Benjamin Netanyahu .
(photo credit: REUTERS)
A month into coalition negotiations, and Prime Minister Benjamin Netanyahu and the Likud have yet to sign even one agreement.
While it’s not unusual that the prime minister received a two-week extension from President Reuven Rivlin, the total lack of palpable progress is unprecedented in the country’s history.
The situation was predictable once votes were counted and the makeup of the Knesset became clear. Netanyahu needs all the right-wing factions in the legislature to have any coalition.
This means that despite being dwarfed by Likud’s 35 seats, the potential coalition partners feel like they can squeeze Netanyahu for the maximum in coalition negotiations, whether in cabinet portfolios, budgetary expenditures or policy positions.
At the end of the first month of talks, this has brought proceedings to a total impasse.
Every potential coalition partner has found a hill to die on. Kulanu wants to be the last to sign so that Finance Minister Moshe Kahlon can see whether taxes have to be raised to keep up with the other parties’ demands before deciding whether to keep his current job.
Union of Right-Wing Parties (URP) MK Bezalel Smotrich, who’s leading his party’s negotiating team, will not budge from his demand to be justice minister.
Yisrael Beytenu and the haredi (ultra-Orthodox) parties Shas and United Torah Judaism are entangled in an ongoing spat over haredi enlistment – which the Likud has yet to mediate away, with Yisrael Beytenu refusing to accept a change of “even one comma” from the enlistment bill that passed a first reading last year, and UTJ demanding a long list of changes.
Meanwhile, the parties’ demands along with Netanyahu’s need to satisfy the top lawmakers in his own party have led him to extract a commitment from all of his likely partners to vote next week in favor of striking from the law the limit on the number of ministers.
Much has been said about the increase in ministers costing tens of millions of shekels from the public’s coffers.
While that’s true, it’s pennies compared to some of the demands in coalition negotiations.
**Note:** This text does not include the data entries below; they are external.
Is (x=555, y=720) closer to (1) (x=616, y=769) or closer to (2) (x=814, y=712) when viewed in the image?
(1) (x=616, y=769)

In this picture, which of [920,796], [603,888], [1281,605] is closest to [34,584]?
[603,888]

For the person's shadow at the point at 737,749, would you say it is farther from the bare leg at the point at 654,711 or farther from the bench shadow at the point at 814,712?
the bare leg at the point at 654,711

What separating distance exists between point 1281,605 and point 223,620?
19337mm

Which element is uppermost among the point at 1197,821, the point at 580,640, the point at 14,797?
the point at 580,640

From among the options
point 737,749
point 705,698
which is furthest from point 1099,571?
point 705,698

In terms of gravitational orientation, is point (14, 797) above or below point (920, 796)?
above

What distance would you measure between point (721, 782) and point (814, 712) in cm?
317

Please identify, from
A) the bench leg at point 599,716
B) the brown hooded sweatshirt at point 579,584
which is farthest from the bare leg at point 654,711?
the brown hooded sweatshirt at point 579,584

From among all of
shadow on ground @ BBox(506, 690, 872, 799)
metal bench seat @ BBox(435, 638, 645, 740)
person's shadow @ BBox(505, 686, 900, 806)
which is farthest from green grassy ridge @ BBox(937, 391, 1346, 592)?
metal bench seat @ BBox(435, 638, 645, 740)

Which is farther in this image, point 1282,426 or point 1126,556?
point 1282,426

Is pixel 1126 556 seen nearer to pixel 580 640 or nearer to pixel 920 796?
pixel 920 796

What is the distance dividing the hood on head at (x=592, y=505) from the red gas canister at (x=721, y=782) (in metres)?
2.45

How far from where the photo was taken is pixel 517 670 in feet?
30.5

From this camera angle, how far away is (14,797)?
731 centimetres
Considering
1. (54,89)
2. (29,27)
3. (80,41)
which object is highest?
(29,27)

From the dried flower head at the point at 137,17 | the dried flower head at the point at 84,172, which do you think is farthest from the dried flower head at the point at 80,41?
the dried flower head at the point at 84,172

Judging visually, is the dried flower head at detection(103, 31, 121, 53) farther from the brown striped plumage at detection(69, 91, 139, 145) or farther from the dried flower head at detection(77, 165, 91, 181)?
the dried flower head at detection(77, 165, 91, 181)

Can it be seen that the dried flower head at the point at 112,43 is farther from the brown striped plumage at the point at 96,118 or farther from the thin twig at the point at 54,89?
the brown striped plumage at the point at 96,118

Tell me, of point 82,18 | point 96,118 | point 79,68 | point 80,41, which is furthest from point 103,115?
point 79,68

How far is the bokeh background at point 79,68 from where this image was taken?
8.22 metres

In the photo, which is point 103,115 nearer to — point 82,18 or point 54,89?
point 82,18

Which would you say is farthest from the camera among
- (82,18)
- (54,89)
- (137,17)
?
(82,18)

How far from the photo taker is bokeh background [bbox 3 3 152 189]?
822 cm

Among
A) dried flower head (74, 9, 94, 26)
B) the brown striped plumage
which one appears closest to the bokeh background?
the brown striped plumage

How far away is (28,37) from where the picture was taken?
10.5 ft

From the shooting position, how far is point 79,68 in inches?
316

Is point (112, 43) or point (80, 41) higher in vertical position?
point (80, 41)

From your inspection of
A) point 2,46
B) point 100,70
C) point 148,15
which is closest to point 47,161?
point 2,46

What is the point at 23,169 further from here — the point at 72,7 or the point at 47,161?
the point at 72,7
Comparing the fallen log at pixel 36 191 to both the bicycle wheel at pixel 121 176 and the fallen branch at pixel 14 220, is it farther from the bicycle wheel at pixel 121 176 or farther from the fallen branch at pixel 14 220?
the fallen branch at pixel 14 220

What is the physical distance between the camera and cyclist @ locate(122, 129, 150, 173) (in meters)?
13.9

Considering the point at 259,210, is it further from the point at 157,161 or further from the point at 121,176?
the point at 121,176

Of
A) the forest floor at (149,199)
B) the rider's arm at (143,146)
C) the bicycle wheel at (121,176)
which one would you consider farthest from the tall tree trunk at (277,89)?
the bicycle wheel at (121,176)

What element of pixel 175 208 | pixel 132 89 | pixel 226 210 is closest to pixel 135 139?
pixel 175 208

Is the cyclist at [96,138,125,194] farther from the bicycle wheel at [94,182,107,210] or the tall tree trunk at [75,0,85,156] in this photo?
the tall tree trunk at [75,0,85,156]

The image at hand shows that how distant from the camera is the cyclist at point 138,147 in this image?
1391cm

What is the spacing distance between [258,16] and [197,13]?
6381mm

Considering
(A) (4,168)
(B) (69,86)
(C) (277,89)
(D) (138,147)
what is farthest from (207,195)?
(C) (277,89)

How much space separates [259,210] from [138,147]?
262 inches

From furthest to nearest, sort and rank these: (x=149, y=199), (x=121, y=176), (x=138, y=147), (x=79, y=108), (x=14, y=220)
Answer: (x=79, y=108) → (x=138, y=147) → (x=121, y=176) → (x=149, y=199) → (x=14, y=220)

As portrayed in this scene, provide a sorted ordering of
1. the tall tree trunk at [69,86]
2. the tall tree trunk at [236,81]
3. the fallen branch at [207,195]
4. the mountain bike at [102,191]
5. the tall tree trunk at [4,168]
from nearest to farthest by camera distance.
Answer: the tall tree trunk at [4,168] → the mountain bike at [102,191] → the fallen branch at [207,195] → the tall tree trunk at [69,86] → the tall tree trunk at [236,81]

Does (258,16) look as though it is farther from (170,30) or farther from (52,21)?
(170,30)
Yisrael Beytenu wants all pensions to be increased to at least 70% of minimum wage. URP, Shas and UTJ are looking for more money toward housing and yeshivas for the sectors they represent.
And all this is happening while there is a yawning gap between Israel’s fiscal deficit, which reached 3.5% of GDP in February, compared to the government’s target of 2.9%. Deficit projections for the end of 2019 are as high as 4% of GDP. If the government wants to shrink the deficit, it should be cutting, not increasing costs.
With the final deadline for forming a government fast approaching on May 29, all of the negotiating parties need to take a step back and think about the good of the country.
The factions need to prioritize and not expect to walk out with all of their boxes checked, because there are going to be other parties at the cabinet table.
That’s how negotiations work; the Hebrew term for negotiations, masa u’matan, translates literally to “taking and giving.”
Some likely coalition MKs have said that they’re prepared for repeat elections, and that they’ll do even better if that happens. They shouldn’t be so confident. As it says in the Talmud, since the Temple was destroyed, prophecy is only given to fools and infants.
The government has been in limbo, unable to make any major decisions for almost half a year. A repeat election would extend that to almost a year.
We can joke that we’re better off with our politicians doing less, but in all seriousness, that is not a beneficial situation for national security or for the economy.
And that’s in addition to the election itself costing the government about NIS 700 million – and a loss of about NIS 5 billion to the market on Election Day.
The negotiating parties need to get it together and form a coalition already. The public chose Netanyahu as its next prime minister. It is time that the parties realize that and sit down to form a government.